EXERCISE PASSAGE:
#####

I remember hearing a friend say, more offhand than anything else, over lunch: “Popping pills is never good. It only makes the problem worse.” I doubt that they would have said the same thing about a bacterial infection, or a heart disorder, but they seemed quite content in disapproving of certain medical solutions to things like depression or anxiety. To them, the symptoms were as much imagined as they were harmful, and there was nothing a little talking couldn’t do to make it go away. I tried not to get offended at this, but I would lie if I said they didn’t fall just slightly in my esteem after that conversation.

Of course, no solution is ever the same — ever universally effective — for anyone. In a family that struggled with mental illness, there were a million responses that led to health. There was therapy, there was exercise, there were medications. But each step in that direction was a good one, and one that made the child me excited and hopeful for the things we would all get to do this summer. If people were happy, then we could go camping. We could go to baseball games. We could go on vacations. I didn’t know what depression was, but I knew that it took everything away.

I remember when one person finally stopped taking Lexapro. I remember them saying, “I feel good without it. I don’t feel like the days are so long.” And, now that they were happy to be awake, neither did I.

When we dismiss mental illness as being largely self-imposed or trumped-up, we are telling sick people (and the families their illnesses touch) that they are feeding their sickness. We are even vaguely implying that they want to be sick. But depression (and other mental illnesses) destroy people, and their descent is out of their control. Because depression is not just a bout of sadness, it is a period of not being yourself — of not even recognizing who that self is. It is being in a fog which prevents anything good from reaching you, which takes away the sense and joy of successes and amplifies failures a thousand times over.

#####

DATASET CONTENT:

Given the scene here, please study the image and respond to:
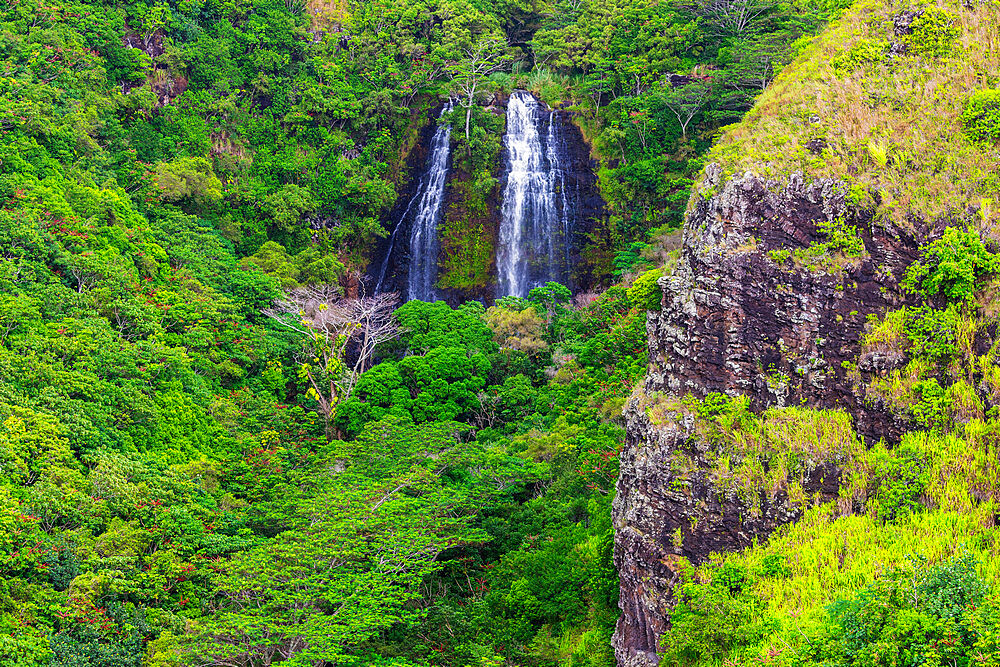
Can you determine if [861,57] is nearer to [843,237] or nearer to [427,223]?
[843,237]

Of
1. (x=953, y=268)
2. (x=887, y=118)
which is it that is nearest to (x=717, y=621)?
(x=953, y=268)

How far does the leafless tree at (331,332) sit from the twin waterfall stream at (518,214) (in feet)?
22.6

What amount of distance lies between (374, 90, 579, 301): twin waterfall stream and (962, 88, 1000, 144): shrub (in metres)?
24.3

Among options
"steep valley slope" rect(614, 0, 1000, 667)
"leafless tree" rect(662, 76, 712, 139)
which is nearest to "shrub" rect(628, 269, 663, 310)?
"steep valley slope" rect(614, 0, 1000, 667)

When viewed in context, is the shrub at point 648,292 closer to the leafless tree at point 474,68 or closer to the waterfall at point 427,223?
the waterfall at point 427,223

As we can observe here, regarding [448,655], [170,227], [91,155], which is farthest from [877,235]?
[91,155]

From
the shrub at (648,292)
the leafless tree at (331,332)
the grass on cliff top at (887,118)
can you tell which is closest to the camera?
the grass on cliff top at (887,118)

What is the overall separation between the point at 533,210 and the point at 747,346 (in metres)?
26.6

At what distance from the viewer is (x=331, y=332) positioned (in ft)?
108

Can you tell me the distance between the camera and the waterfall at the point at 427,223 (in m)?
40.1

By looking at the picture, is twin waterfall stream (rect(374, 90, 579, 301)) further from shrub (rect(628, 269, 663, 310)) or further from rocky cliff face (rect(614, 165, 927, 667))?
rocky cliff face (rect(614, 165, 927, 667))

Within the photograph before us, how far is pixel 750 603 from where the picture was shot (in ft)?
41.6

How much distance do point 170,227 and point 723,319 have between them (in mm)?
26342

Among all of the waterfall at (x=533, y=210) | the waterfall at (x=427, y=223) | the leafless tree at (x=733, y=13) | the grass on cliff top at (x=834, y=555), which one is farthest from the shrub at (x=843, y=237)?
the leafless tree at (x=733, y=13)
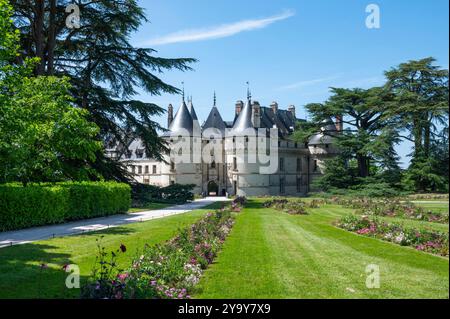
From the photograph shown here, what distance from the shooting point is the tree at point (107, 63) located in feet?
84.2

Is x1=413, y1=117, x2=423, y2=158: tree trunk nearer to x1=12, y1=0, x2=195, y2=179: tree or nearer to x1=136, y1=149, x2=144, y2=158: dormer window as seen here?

#####

WHAT YOU SHOULD DO: Transcribe from the passage about mental illness the part that opens with the words containing "Of course, no" and closes with "neither did I.". Rely only on the passage about mental illness, not on the rows.

OUTPUT OF THE TASK:
Of course, no solution is ever the same — ever universally effective — for anyone. In a family that struggled with mental illness, there were a million responses that led to health. There was therapy, there was exercise, there were medications. But each step in that direction was a good one, and one that made the child me excited and hopeful for the things we would all get to do this summer. If people were happy, then we could go camping. We could go to baseball games. We could go on vacations. I didn’t know what depression was, but I knew that it took everything away.

I remember when one person finally stopped taking Lexapro. I remember them saying, “I feel good without it. I don’t feel like the days are so long.” And, now that they were happy to be awake, neither did I.